◆ **DATA FOR PROCESSING**:
/---

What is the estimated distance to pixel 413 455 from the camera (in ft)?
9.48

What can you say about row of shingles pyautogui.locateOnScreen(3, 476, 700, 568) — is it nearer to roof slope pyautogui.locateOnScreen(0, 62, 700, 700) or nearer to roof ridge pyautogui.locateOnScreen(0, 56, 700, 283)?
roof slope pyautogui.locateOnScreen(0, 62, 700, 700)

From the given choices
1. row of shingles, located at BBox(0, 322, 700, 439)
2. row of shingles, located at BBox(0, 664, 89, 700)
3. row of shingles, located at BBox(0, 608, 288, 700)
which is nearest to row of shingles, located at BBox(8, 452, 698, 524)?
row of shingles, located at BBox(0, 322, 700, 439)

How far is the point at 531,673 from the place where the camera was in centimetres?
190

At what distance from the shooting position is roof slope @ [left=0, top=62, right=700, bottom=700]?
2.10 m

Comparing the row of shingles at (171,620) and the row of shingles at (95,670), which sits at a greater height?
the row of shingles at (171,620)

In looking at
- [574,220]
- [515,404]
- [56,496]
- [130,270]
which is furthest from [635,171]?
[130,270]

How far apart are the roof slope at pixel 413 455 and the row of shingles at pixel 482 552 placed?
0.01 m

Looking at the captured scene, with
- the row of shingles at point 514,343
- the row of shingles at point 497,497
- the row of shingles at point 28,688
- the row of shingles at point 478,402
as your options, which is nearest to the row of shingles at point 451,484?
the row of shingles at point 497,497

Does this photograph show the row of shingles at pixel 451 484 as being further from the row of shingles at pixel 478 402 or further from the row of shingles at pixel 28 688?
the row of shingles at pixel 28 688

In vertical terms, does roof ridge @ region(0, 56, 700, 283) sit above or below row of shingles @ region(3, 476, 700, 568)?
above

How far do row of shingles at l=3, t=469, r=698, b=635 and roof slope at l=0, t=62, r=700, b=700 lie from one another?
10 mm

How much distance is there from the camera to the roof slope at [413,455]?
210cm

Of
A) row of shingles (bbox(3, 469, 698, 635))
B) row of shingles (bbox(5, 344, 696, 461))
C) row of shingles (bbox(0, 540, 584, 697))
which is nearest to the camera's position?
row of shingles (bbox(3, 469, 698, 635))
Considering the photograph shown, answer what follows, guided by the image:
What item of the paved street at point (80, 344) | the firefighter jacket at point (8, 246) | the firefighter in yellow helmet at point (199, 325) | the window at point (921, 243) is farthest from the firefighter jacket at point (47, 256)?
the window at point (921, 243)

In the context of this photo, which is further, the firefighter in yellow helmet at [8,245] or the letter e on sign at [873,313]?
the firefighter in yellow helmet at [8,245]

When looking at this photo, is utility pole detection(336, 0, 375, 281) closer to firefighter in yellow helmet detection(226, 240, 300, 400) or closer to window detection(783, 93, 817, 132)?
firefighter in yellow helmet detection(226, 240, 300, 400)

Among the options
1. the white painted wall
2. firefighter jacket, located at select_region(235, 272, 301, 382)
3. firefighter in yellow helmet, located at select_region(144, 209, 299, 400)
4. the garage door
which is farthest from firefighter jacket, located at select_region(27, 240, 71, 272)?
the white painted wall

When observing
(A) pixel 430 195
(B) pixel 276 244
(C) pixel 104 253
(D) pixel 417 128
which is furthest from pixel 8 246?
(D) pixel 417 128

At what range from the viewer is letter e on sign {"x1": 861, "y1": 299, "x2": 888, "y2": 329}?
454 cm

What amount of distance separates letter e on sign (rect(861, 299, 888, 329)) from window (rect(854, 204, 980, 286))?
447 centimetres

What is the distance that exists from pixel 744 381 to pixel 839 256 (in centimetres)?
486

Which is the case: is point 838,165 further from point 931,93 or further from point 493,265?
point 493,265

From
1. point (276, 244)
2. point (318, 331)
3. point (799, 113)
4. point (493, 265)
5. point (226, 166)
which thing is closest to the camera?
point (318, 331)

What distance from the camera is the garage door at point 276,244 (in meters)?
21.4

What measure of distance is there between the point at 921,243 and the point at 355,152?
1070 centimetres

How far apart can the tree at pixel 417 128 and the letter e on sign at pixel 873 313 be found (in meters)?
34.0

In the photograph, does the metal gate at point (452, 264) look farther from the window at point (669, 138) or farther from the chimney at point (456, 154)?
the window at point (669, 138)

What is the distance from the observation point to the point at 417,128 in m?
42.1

\---
/---

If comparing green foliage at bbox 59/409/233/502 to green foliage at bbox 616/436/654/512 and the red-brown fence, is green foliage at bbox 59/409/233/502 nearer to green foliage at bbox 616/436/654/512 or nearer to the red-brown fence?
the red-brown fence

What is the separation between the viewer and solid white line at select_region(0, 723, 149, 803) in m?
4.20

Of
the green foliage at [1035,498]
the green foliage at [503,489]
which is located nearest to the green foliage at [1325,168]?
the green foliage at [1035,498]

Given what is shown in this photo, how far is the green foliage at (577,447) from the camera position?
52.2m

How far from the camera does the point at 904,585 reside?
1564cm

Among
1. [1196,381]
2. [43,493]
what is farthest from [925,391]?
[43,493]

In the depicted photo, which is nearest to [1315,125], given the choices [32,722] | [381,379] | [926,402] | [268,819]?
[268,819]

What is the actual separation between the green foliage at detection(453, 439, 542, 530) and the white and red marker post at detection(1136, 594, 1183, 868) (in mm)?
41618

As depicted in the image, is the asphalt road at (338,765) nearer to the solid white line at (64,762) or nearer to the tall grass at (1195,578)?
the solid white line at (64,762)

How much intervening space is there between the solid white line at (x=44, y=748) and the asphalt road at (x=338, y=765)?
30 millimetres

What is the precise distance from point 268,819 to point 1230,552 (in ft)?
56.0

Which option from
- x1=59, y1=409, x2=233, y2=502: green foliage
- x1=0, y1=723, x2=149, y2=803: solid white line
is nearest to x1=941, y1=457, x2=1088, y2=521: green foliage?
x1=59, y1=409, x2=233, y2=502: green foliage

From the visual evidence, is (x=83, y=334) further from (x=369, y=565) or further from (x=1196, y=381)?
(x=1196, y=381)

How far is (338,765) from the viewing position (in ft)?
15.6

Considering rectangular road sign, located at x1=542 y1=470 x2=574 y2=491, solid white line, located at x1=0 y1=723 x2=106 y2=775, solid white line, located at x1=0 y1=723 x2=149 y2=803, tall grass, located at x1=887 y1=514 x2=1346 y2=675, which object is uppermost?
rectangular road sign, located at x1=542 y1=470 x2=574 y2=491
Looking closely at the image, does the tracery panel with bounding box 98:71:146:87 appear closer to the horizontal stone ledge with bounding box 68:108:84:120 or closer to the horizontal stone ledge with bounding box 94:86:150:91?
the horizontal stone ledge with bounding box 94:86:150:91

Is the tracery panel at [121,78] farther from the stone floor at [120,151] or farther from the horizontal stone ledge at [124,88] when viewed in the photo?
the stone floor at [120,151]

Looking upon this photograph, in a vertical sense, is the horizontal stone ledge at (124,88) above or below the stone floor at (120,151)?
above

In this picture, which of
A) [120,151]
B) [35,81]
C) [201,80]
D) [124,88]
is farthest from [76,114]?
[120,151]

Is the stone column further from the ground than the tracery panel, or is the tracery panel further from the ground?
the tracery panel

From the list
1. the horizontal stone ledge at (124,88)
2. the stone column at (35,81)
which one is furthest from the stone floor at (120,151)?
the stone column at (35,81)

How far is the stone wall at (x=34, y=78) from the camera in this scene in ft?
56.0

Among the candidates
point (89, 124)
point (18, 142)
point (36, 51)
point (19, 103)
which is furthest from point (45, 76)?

\---

◆ **EXERCISE AIM**: Copy everything from the line containing "Among the candidates" down to the line containing "which is furthest from point (45, 76)?", substituting "most distant" for "furthest" and leaving everything else as it is. Return only those lines.

◆ **TASK ANSWER**:
Among the candidates
point (89, 124)
point (18, 142)
point (36, 51)
point (19, 103)
which is most distant from point (45, 76)?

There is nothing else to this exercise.